Sunday Times editor Mondli Makhanya argued that the stasis gripping SA following the ANC's December 2007 Polokwane conference where Mbeki was ousted as party president and Jacob Zuma was voted in was "the worst time in this young republic".

"South Africa needed Mbeki to make way because, in many ways, this transition was more difficult than the transition from the apartheid government to the democratic order," he wrote.

Makhanya said the pro-Zuma leadership "should be preparing to govern spends all its energy trying to create a cult around its top man": "We need to start building,".

City Press editor-in-chief Mathatha Tsedu focused on the character and policy-choice flaws that led to Mbeki's fall, saying that his demise was rooted in his personality.

Describing Mbeki as "someone with no time for fools" who "expected everybody to understand", Tsedu wrote: "Believing in his own intellectual superiority, President Thabo Mbeki could not accept that he was not trusted implicitly."

Political analyst Moeletsi Mbeki, who is the president's brother and has been critical of his presidency, told the Sunday Times that the ANC move's was a "recipe for civil war".

"My view is that what the ANC national executive is doing or has done is setting a very dangerous precedent for South Africa, which could lead to the kind of civil war we saw in Kenya at the beginning of this year," he said.

Threats for SA

Opposition party leaders also condemned the ANC's decision to recall Mbeki.

The United Democratic Movement's leader, Bantu Holomisa, said it was "an act of political barbarity to remove the head of state like this - it threatens to plunge the country into anarchy".

Independent Democrats head Patricia de Lille called for "a clear plan by the ANC to deal with the impact Mbeki's exit will have on the running of government, service delivery, economic stability and international relations".

Democratic Alliance leader Helen Zille said the decision meant the ANC's internal battles had turned into a crisis for South Africa.

"ANC factionalism has long undermined government's ability to deliver, and it now threatens to destabilise the entire country."

She said the move was a clear attempt to find a "political solution" to Jacob Zuma's legal problems: "Replacing President Mbeki with a Zuma proxy will open the way for them to ensure that he does not have to face a court of law.
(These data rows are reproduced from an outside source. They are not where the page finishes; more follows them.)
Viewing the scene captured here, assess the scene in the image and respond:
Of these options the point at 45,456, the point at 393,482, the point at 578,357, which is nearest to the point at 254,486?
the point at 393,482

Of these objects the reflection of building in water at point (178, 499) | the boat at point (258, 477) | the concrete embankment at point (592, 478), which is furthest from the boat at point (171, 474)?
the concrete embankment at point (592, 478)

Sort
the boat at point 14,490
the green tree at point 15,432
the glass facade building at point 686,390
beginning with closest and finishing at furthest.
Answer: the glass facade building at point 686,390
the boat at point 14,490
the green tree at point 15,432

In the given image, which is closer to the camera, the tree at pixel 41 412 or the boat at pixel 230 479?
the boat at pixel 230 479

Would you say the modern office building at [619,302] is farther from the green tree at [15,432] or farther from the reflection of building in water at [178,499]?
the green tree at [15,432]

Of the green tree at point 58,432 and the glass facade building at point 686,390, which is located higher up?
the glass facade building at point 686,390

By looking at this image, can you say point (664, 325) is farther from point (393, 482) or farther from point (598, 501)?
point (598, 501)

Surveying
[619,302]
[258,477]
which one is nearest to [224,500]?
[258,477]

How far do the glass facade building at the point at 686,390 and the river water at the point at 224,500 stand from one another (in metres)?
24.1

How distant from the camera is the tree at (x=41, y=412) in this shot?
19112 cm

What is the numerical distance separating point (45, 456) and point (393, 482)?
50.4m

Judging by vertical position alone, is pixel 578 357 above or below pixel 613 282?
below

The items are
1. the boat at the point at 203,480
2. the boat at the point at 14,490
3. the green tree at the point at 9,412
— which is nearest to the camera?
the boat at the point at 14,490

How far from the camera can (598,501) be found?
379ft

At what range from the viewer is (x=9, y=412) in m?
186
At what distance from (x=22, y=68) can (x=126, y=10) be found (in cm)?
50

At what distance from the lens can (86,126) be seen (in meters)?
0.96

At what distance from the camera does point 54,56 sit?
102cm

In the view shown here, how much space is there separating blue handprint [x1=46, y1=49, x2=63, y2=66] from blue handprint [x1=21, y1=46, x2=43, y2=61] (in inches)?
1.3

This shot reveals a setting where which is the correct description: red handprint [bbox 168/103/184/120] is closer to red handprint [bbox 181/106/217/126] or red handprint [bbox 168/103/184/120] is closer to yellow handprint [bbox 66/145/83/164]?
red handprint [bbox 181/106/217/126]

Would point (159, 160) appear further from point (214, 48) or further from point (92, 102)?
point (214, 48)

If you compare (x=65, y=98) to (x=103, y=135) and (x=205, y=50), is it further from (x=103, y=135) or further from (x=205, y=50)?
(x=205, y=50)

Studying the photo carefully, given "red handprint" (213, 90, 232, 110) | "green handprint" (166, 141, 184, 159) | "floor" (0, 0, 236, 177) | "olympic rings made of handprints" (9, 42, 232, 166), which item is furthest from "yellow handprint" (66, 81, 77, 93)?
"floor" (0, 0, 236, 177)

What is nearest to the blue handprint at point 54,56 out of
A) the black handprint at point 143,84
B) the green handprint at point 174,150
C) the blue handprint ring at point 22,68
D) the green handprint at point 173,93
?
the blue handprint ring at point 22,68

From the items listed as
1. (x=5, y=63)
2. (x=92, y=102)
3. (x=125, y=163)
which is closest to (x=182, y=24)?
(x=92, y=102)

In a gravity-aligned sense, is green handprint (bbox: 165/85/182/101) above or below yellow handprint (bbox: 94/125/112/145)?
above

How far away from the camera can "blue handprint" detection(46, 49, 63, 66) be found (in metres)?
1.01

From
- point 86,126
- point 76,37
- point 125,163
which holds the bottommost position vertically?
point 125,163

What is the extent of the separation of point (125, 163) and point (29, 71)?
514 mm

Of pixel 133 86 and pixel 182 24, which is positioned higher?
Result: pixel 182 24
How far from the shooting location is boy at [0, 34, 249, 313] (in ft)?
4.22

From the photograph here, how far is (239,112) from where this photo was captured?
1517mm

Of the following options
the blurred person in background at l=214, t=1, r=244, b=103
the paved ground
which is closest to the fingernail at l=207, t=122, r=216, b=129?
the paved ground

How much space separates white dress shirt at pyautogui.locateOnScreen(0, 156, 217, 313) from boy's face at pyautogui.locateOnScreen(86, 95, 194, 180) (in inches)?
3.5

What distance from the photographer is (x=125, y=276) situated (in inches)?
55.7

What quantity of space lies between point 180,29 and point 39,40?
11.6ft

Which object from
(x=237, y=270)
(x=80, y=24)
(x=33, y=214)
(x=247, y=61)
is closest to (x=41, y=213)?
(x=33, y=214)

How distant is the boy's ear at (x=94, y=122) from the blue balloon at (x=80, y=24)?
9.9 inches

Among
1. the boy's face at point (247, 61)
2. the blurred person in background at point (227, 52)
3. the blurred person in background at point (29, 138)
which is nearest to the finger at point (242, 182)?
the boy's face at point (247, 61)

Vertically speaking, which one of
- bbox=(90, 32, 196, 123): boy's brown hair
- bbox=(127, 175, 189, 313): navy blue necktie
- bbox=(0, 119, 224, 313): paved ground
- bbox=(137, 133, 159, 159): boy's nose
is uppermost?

If Zuma is put above the law it will do more to undermine the constitution than anything else."

She said it was "untenable" for Zuma to assume the presidency without being acquitted of corruption charges by a court of law. "Judge Nicholson's judgment was not an acquittal."

Inkatha Freedom Party president Prince Mangosuthu Buthelezi said the ANC national executive committee's decision represented the biggest challenge to SA since apartheid.

He said history would judge Mbeki as a "towering figure" who consolidated President Nelson Mandela's remarkable legacy and promoted the notion of an "African Renaissance".

The Financial Times newspaper noted that investors and business leaders will now be watching to see whether Mbeki's conservative economic stance "will be swept aside along with his presidency".

It said a senior Zuma ally recently told the paper that the "new, left-leaning dispensation in the party and the unions and communists with which it governs would seek 'a complete review of the conservative strategies that we've pursued - all of them' once in government".

The FT said that after months of paralysis, rumour and infighting, ANC secretary-general Gwede Mantashe said investors should take heart that the party had made a decision. "We want the market to be sure and certain about where we are going. If there is certainty, it can mitigate the risk that goes with the vulnerability of the economy, which is carrying a precarious 9% current account deficit, leaving it exposed to sudden withdrawals of foreign exchange," the paper quoted him as saying.